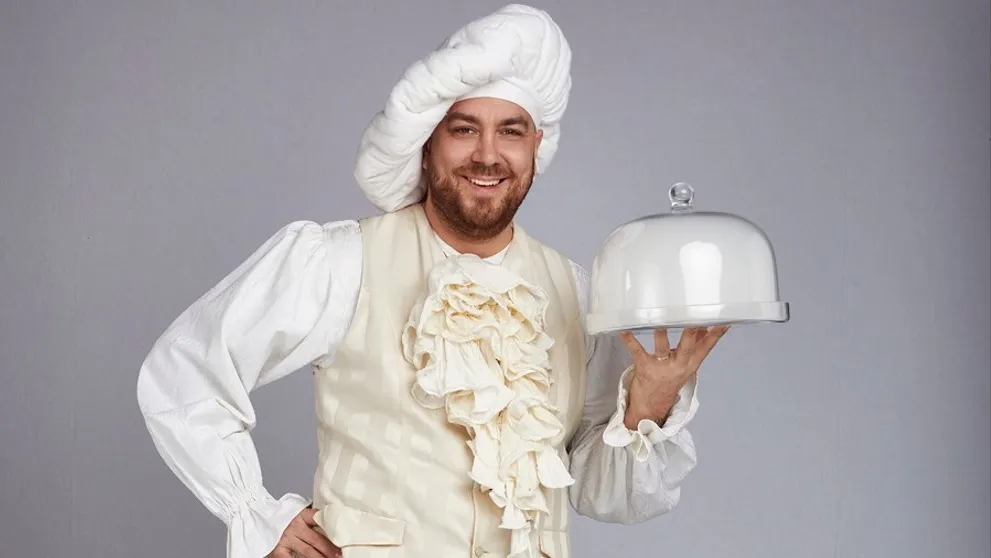 Keď zistíš, že tvoj šéf ide do Let's Dance: Ako zareagovali zamestnanci Martina Nováka?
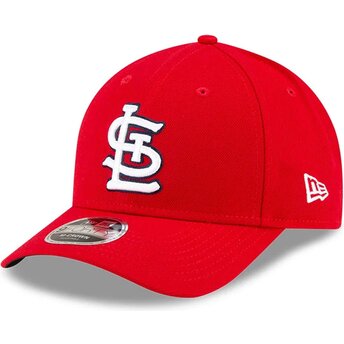 Mütsid kumer pruun snapback 9FORTY M-Crown Player Replica St. Louis Cardinals MLB New Era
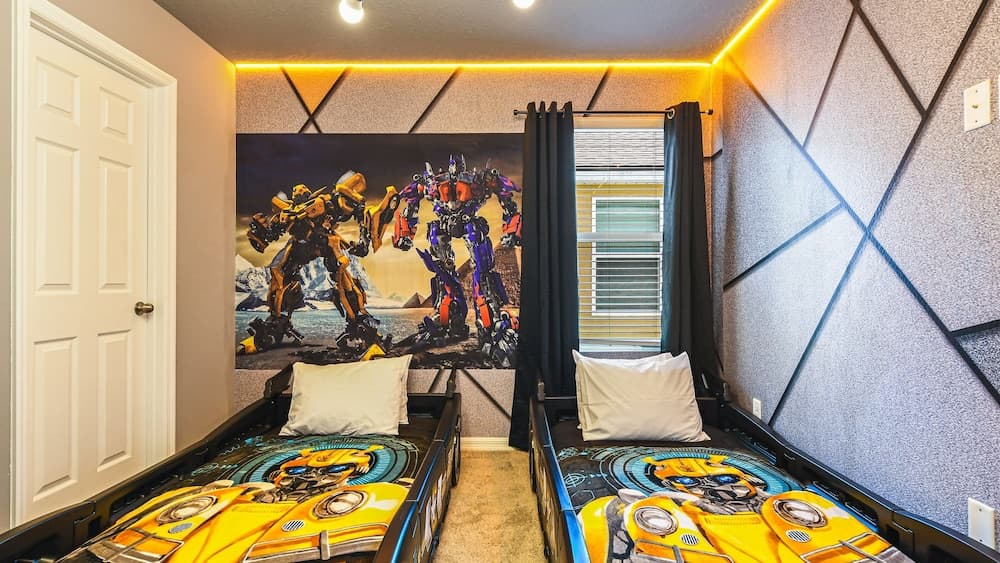 Jurassic Sun Villa - Image 13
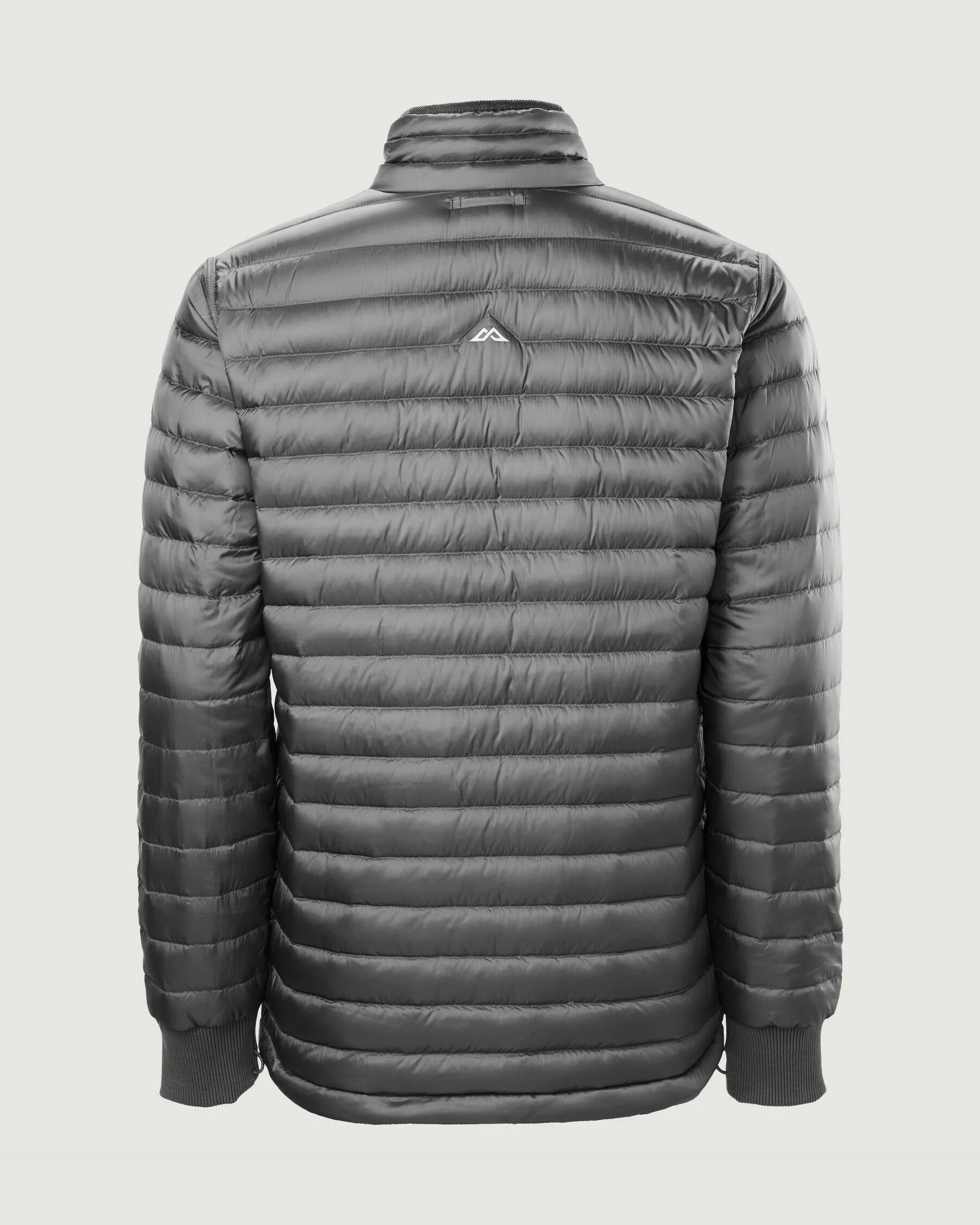 Men's Benmore 5-in-1 Jacket - Black - Image 9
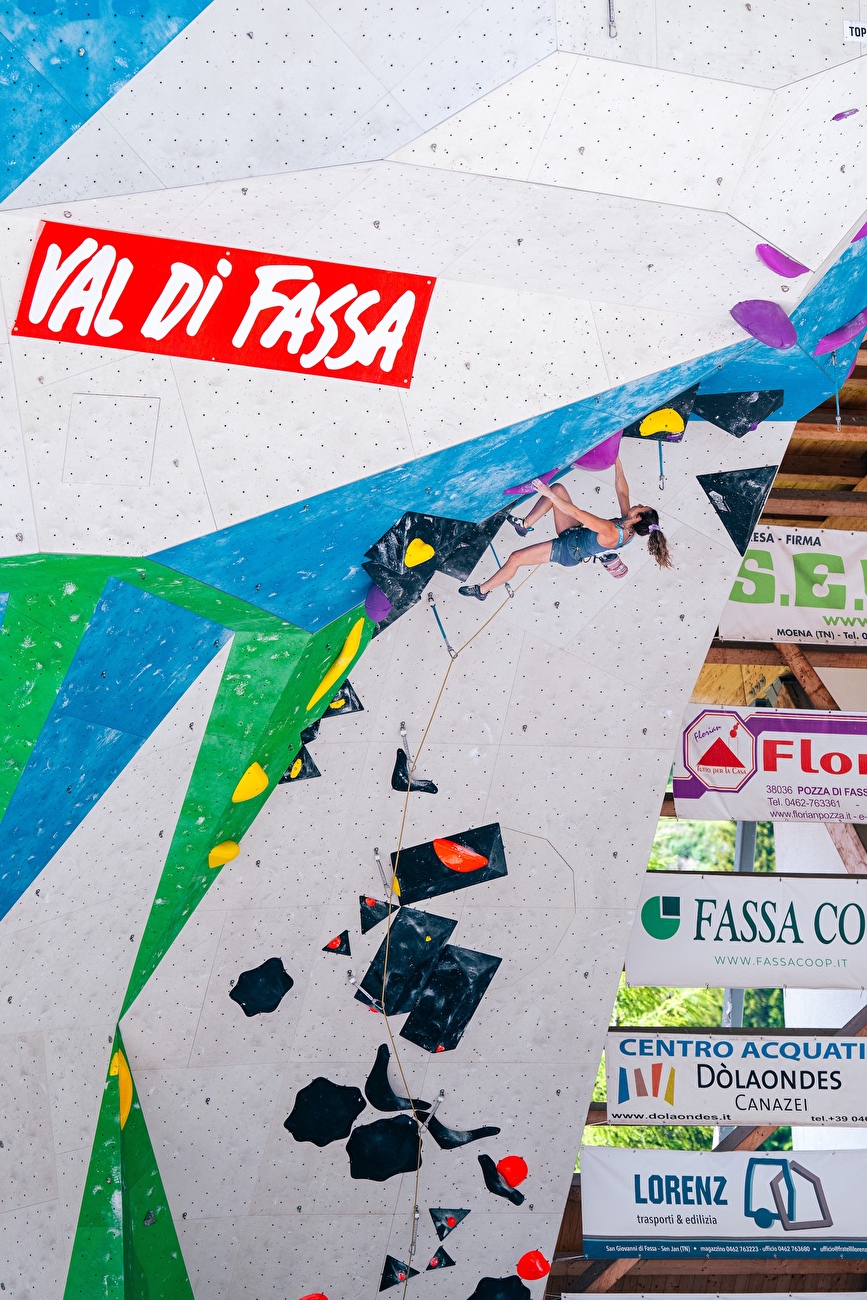 Italian Lead Cup 2026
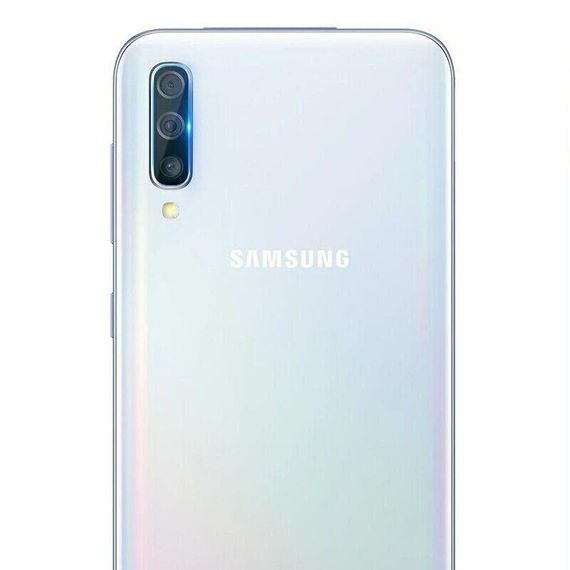 Захисне скло на Камеру для Samsung Galaxy A30s / A50 / A50s | Зображення 2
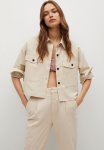 Shirt Leandra - Brown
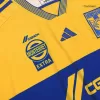 New Tigres UANL Jersey 2023/24 Home Soccer Shirt - Best Soccer Players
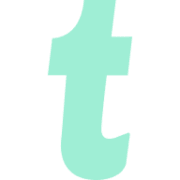 Tictuk - AI工具Logo图标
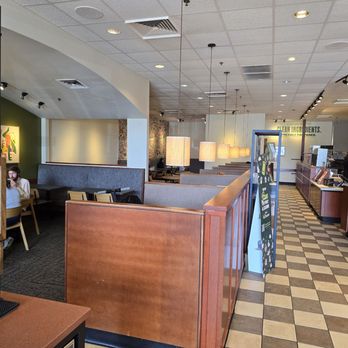 Panera Bread - Sandwiches Near Me - West Lafayette, Indiana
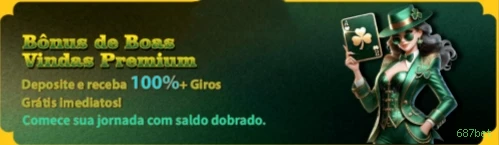 687bet Jogos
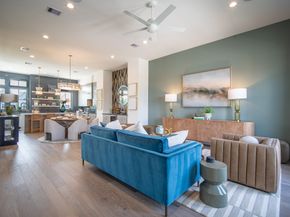 1720 Sedola Lane, Houston TX 77055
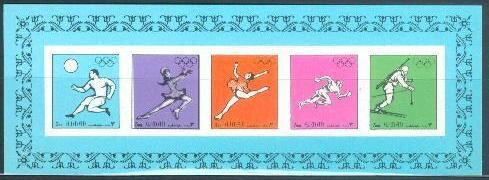 Olympic Games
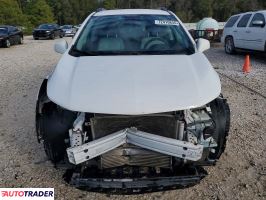 Chevrolet Trax 2020 1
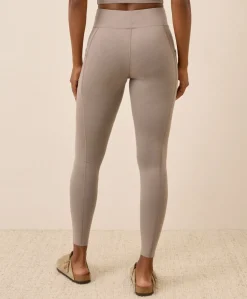 Organic On The Go-To Pocket Legging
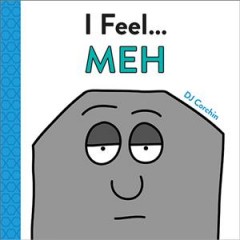 I feel... meh  Cover Image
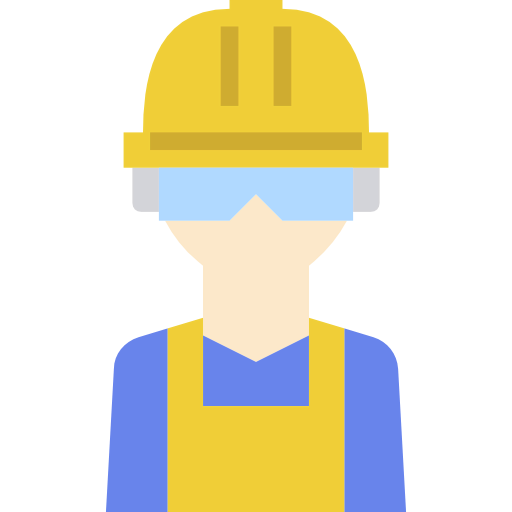 Worker icon
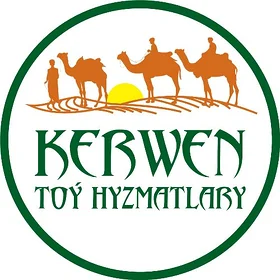 PALATA TOŸ HYZMATLARY.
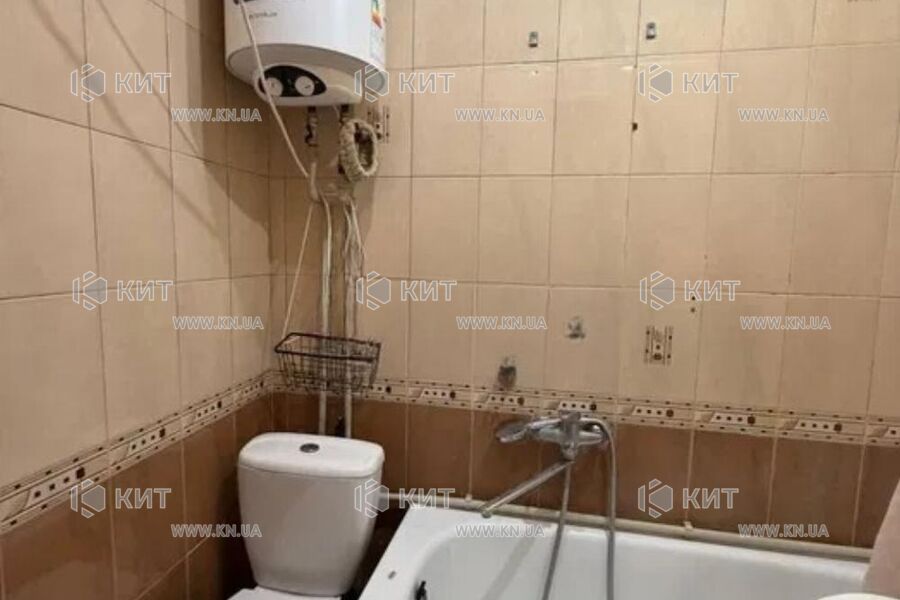Продаж квартири Харків, Нові Дома, 46м²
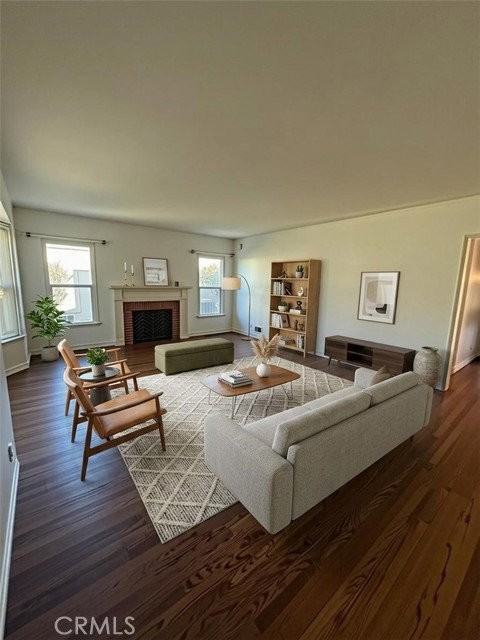 2325 Las Lunas St - Photo 2 of 8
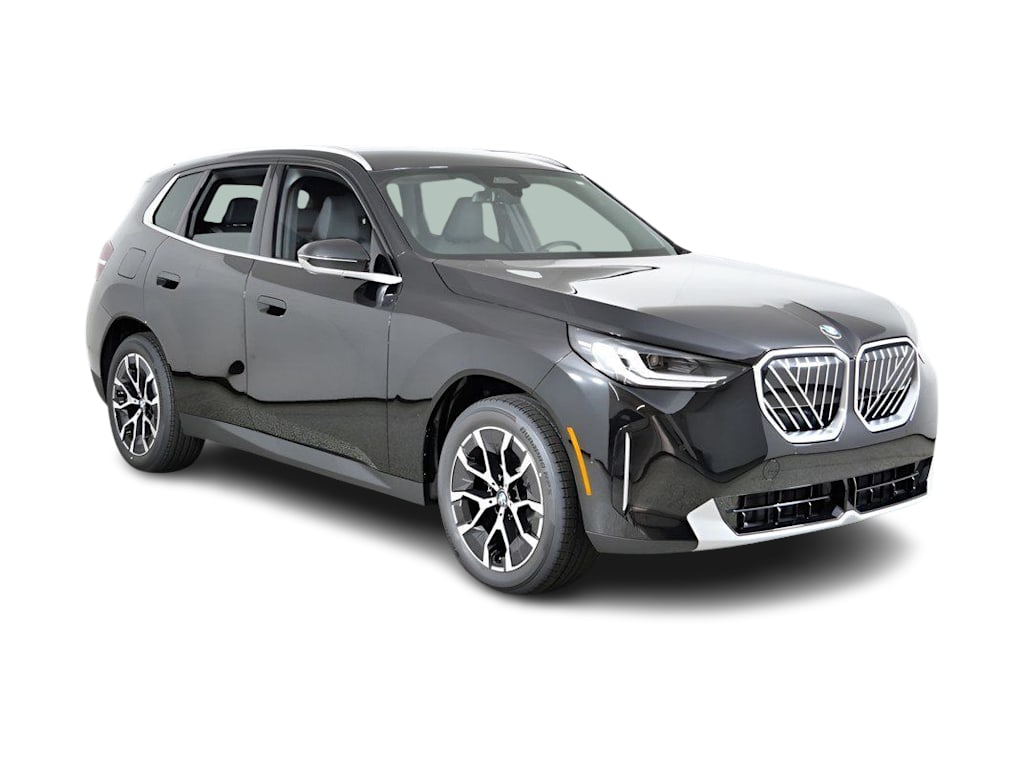 Thumbnail: 2026 BMW X3 - 18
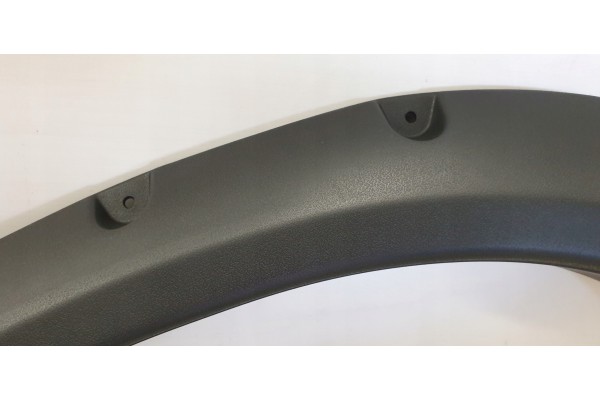 FENDER EXTENSIONS DODGE RAM 1500 2013 2018 STRUCTURE Catalog number of the part RCA G03 C037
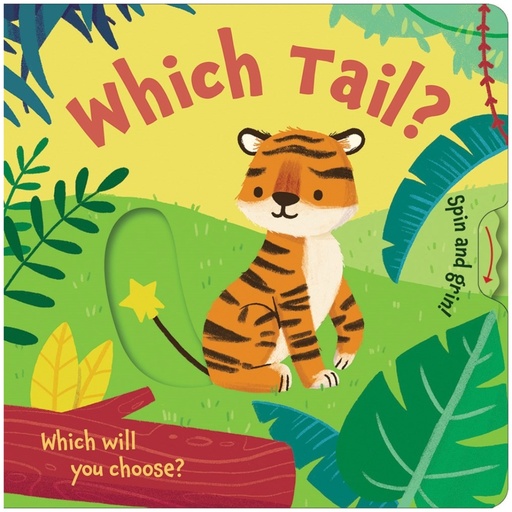 [175904-BB] Which Tail?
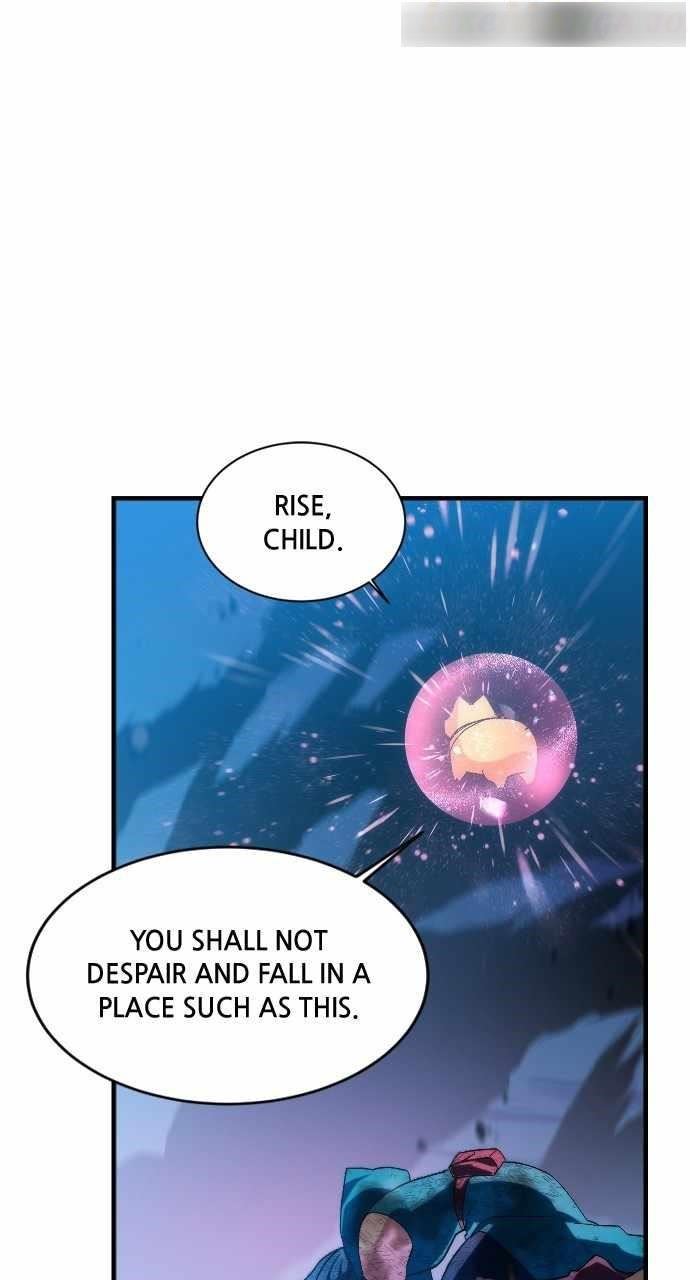 The Last Golden Child - Chapter 111 Page 12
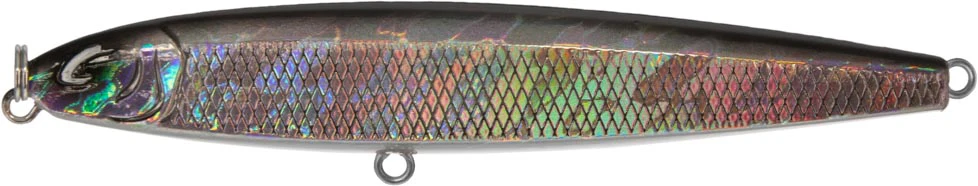 Bill Lewis Depth Strike 75 Sinking Twitch Bait - 2.95 Inch - Image 4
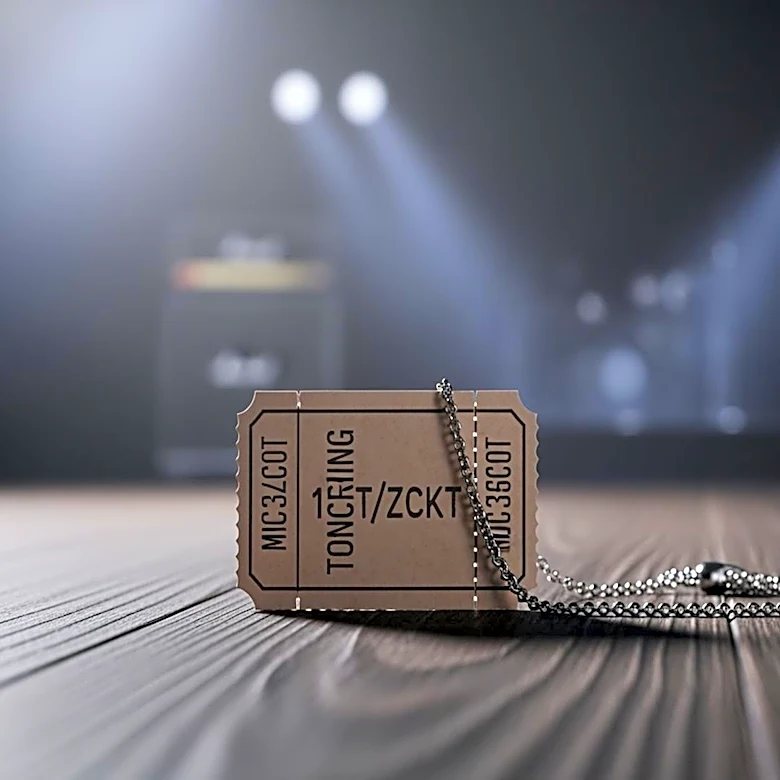 Live Nation's Antitrust Trial Highlights Challenges in the Music Touring Industry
= = = = =
PROBLEM:
Copy the caption text of every row above verbatim, one line per row, and leave out the picture markers.

TASK SOLUTION:
 Keď zistíš, že tvoj šéf ide do Let's Dance: Ako zareagovali zamestnanci Martina Nováka?
 Mütsid kumer pruun snapback 9FORTY M-Crown Player Replica St. Louis Cardinals MLB New Era
 Jurassic Sun Villa - Image 13
 Men's Benmore 5-in-1 Jacket - Black - Image 9
 Italian Lead Cup 2026
 Захисне скло на Камеру для Samsung Galaxy A30s / A50 / A50s | Зображення 2
 Shirt Leandra - Brown
 New Tigres UANL Jersey 2023/24 Home Soccer Shirt - Best Soccer Players
 Tictuk - AI工具Logo图标
 Panera Bread - Sandwiches Near Me - West Lafayette, Indiana
 687bet Jogos
 1720 Sedola Lane, Houston TX 77055
 Olympic Games
 Chevrolet Trax 2020 1
 Organic On The Go-To Pocket Legging
 I feel... meh  Cover Image
 Worker icon
 PALATA TOŸ HYZMATLARY.
Продаж квартири Харків, Нові Дома, 46м²
 2325 Las Lunas St - Photo 2 of 8
 Thumbnail: 2026 BMW X3 - 18
 FENDER EXTENSIONS DODGE RAM 1500 2013 2018 STRUCTURE Catalog number of the part RCA G03 C037
 [175904-BB] Which Tail?
 The Last Golden Child - Chapter 111 Page 12
 Bill Lewis Depth Strike 75 Sinking Twitch Bait - 2.95 Inch - Image 4
 Live Nation's Antitrust Trial Highlights Challenges in the Music Touring Industry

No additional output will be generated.